For bigger carriers, the new entrants are not yet much of a threat. The most profitable business-class travellers will be loth to give up either frequent-flyer miles or the convenience of a full timetable. But the cheaper long-haul alternatives inject more urgency into the big carriers' efforts to cut costs. Mr Laker would surely have been pleased by that.

Hard to argue with any of that, unlike most of the rubbish one reads in lesser publications.  It seems to reinforce what I keep saying, namely that the key to success for Oasis will be to sell enough business class seats.  The Economist is correct that it won't be attractive to everyone, but for anyone who travels in Premium Economy on Virgin or BA (and now on Air New Zealand as well), Business Class on Oasis should be worth considering.

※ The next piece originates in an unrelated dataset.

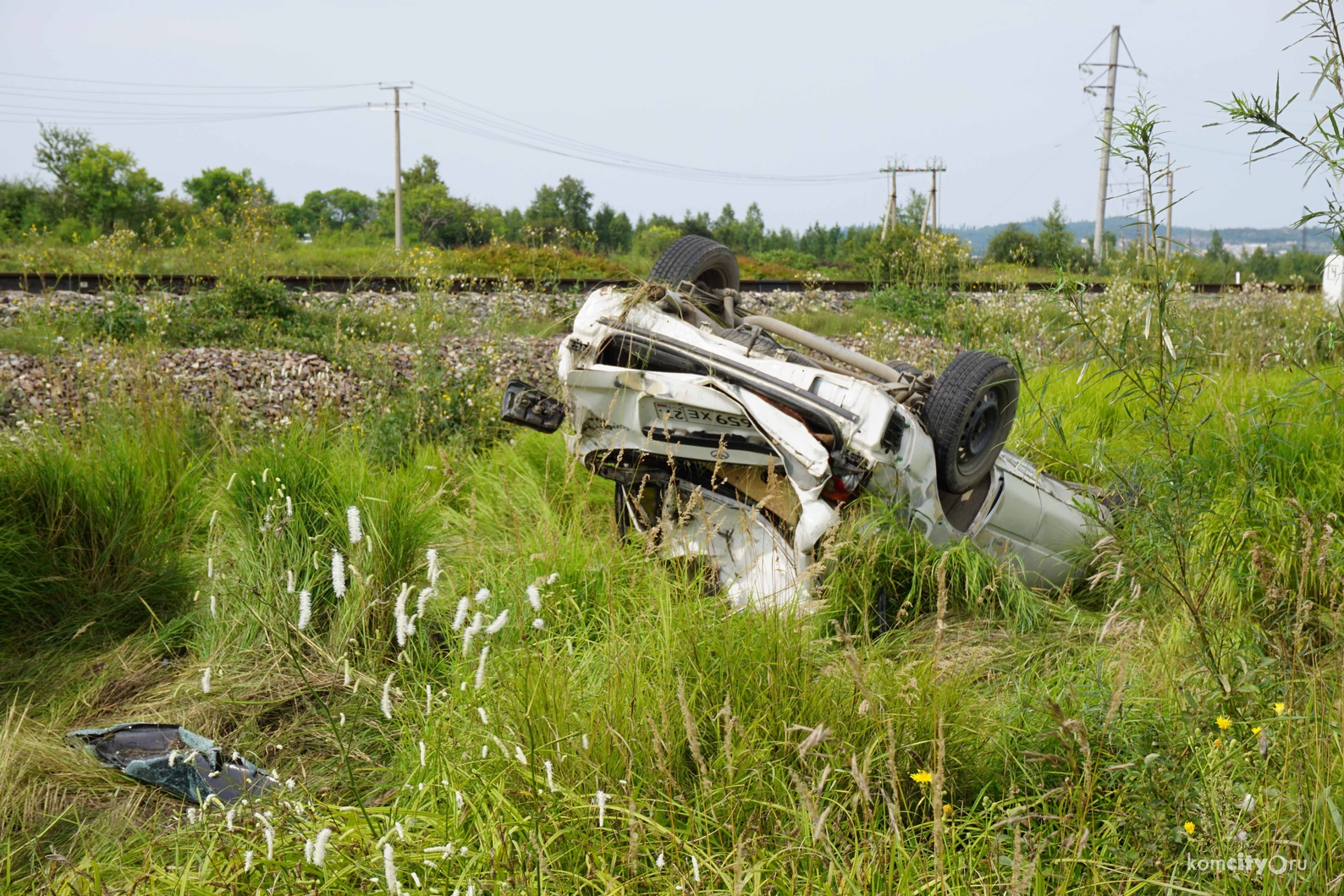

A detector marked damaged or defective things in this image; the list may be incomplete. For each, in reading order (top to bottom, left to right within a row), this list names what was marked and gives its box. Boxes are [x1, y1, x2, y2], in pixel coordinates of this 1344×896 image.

overturned white car [505, 234, 1102, 612]
shattered glass piece [65, 720, 275, 805]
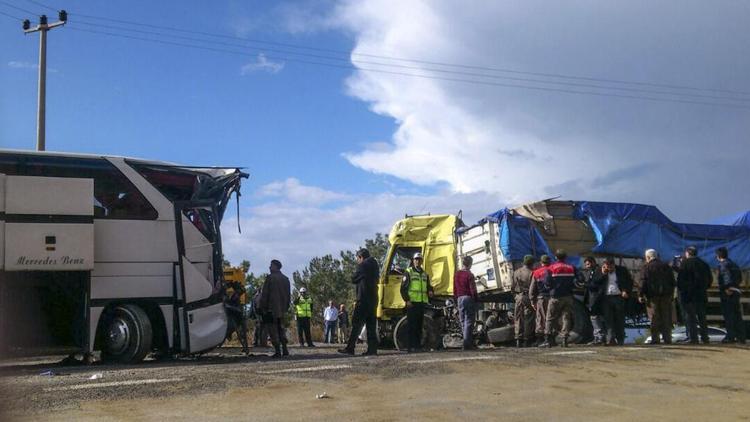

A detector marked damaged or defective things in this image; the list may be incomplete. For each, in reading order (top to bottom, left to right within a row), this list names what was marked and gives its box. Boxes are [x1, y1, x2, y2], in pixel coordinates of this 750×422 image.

However, it seems that sales are not going very well (as I mentioned previously), so they are trying to do something about it - their latest offer is that if you buy a return Business Class ticket to London, they will give you another one free.  This isn't available with their cheapest fare, and you have to add on the various taxes and surcharges (for both tickets), so it isn't quite as cheap as it might appear at first, but it's not a bad deal.  They also have another offer of a free child ticket with each adult ticket, in both classes, and this does seem to be available with the cheapest Business Class fare.

They have just agreed to buy 3 more planes, 747-400s again, this time from Japanese Airline ANA, presumably for the services they have already announced to the States, so I think we can assume that they are going to be around for a while.  I hope they succeed.